Copy word for word the part of the day-with-Marlowe account below, from "11am: About halfway" up to and including "room, down. Success!".

— BEGIN Text section —

10:40am: Schelp out of the house, Marlowe is doing her best limp noodle move to get free in one of my arms while the other is overloaded with the diaper bag and canvas totes. 

11am: About halfway there, I peak in the rearview mirror to find Marlowe fast asleep. Sh*t! What to do…? What to do…? Go to the market, wake Marlowe, risk the rest of our day without a proper nap for her? Ugh, no. Turn around and head for home, hope she transfers to her crib and finishes out her nap? Yes. 

11:20am: Out of car, through the door, into her room, down. Success! 

11:30am: Text my friend to see if we can move our plans up and meet earlier, since Marlowe will be waking earlier than planned. She replies that she has brunch at noon so can’t meet until 2pm as planned. No problem, 2 is fine. But then I realize, if she’s brunching at noon how could she lunch at 2? Upon further texting we realize there was a misunderstanding. She can’t have lunch. We’ll just meet for shopping. Sh*t! 

Noon: Desperately searching for something to eat, as the dang cleanse left me starving but unable to eat “normally”. Marlowe starts coughing and wakes herself up. She cries on and off for 15 minutes before we both finally decide the nap is over. Sh*t! I get her up, throw her in the car and start driving back toward the farmer’s market.

12:25pm: Glance back in the rearview mirror, she appears to be asleep again at the exact same spot. Sh*t! Realizing we’ll hit the market just in time for closing (pointless), I’m forced to change course again. I turn left and head down Robertson Blvd toward a strip of shops and restaurants that might offer me a chance to eat something. Le Pain Quotidien = perfect! Healthy and easy with kids.

12:30pm: I drive around a few times, find a spot but the parking signs are ridiculous and my brain doesn’t have enough fuel to process the information. I’m pretty sure my car is going to be towed. Sh*t! Marlowe is already out of her carseat and there’s no way I can get her back in to find another spot. While I really want to sit with her and have a civilized lunch, I opt instead for take-out and we can eat in the backyard. I will salvage this day yet!

Yes, I took a photo. 

12:35pm: Inside Le Pain, everyone is smitten with Marlowe and her pigtails. She delights in the attention by waving and making eye contact. I splurge and order a coffee, which I’ve been without for 5 days while cleansing and prepping for the cleanse. It took me a week to get off the caffeine, which was BRUTAL, but I could really use the comfort and optimism of a delicious cup right now. Marlowe plays with some free magazines near the door while I doctor up my half-caff, feeling righteous over my choice of soy milk and agave instead of cream and raw sugar. Take my first sip, fight back literal tears of disappointment. It’s disgusting. Not sure if it’s the soy & agave combo or just my post-cleanse taste buds messing with me. Either way, Sh*t!

— END Text section —
— BEGIN Data lines —

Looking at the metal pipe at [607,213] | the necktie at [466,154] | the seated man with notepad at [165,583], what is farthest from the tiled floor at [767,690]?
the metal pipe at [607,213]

— END Data lines —

### [Response]
11am: About halfway there, I peak in the rearview mirror to find Marlowe fast asleep. Sh*t! What to do…? What to do…? Go to the market, wake Marlowe, risk the rest of our day without a proper nap for her? Ugh, no. Turn around and head for home, hope she transfers to her crib and finishes out her nap? Yes. 

11:20am: Out of car, through the door, into her room, down. Success!